**The exercise:** Turn every line of the rows below into a Markdown table with two columns, No. and Content, numbering each line and skipping blank ones. Keep the pictures out of the table.

**Exercise input:**
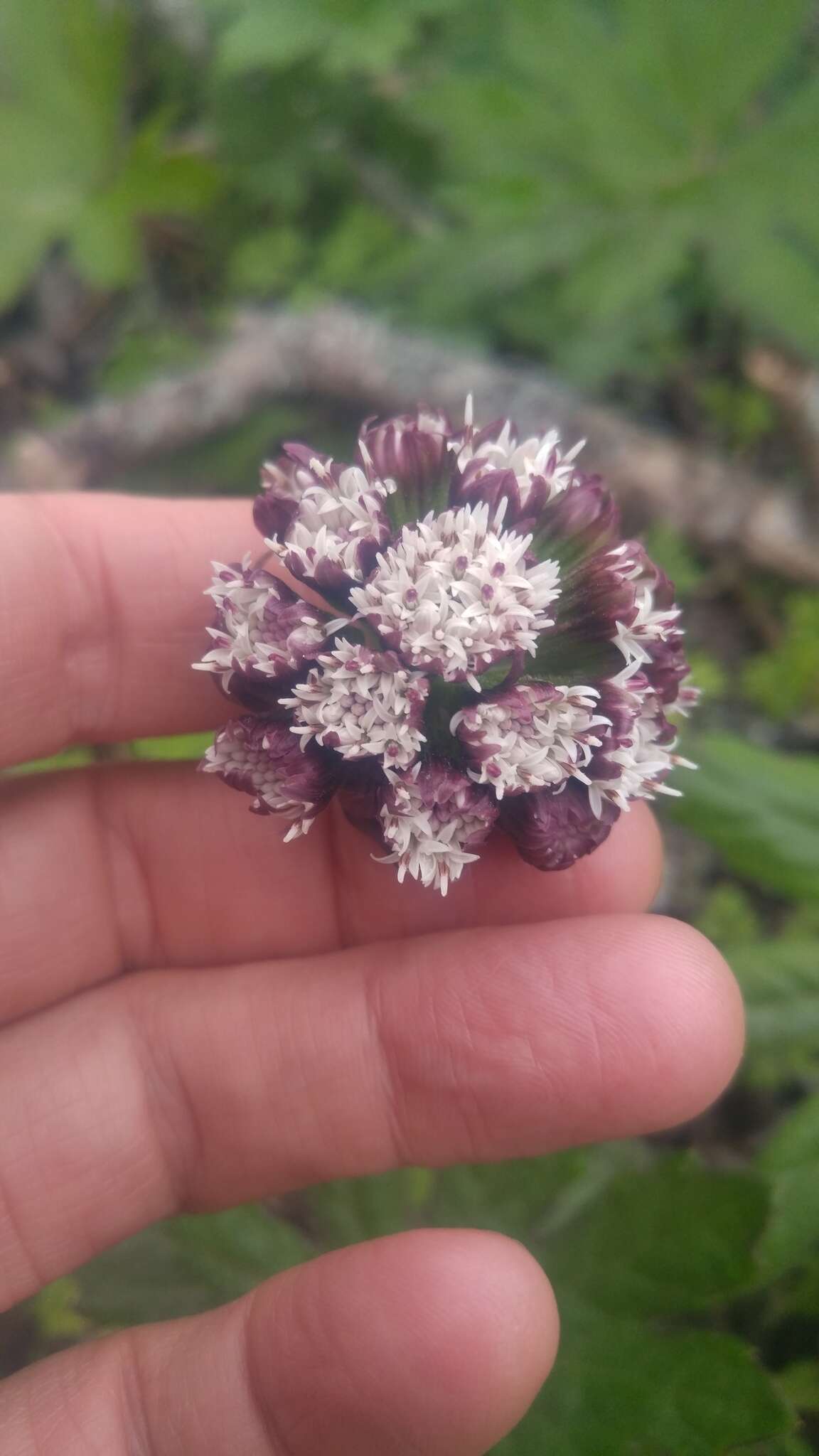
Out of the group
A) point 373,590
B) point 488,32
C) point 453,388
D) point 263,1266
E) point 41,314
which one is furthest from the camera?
point 41,314

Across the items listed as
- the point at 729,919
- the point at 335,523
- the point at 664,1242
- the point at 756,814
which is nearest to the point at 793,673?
the point at 729,919

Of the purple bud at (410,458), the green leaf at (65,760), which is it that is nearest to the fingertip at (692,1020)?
the purple bud at (410,458)

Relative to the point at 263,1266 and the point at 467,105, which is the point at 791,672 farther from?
the point at 263,1266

**Full response:**
| No. | Content |
|---|---|
| 1 | Out of the group |
| 2 | A) point 373,590 |
| 3 | B) point 488,32 |
| 4 | C) point 453,388 |
| 5 | D) point 263,1266 |
| 6 | E) point 41,314 |
| 7 | which one is furthest from the camera? |
| 8 | point 41,314 |
| 9 | Across the items listed as |
| 10 | - the point at 729,919 |
| 11 | - the point at 335,523 |
| 12 | - the point at 664,1242 |
| 13 | - the point at 756,814 |
| 14 | which is nearest to the point at 793,673? |
| 15 | the point at 729,919 |
| 16 | Of the purple bud at (410,458), the green leaf at (65,760), which is it that is nearest to the fingertip at (692,1020)? |
| 17 | the purple bud at (410,458) |
| 18 | Relative to the point at 263,1266 and the point at 467,105, which is the point at 791,672 farther from? |
| 19 | the point at 263,1266 |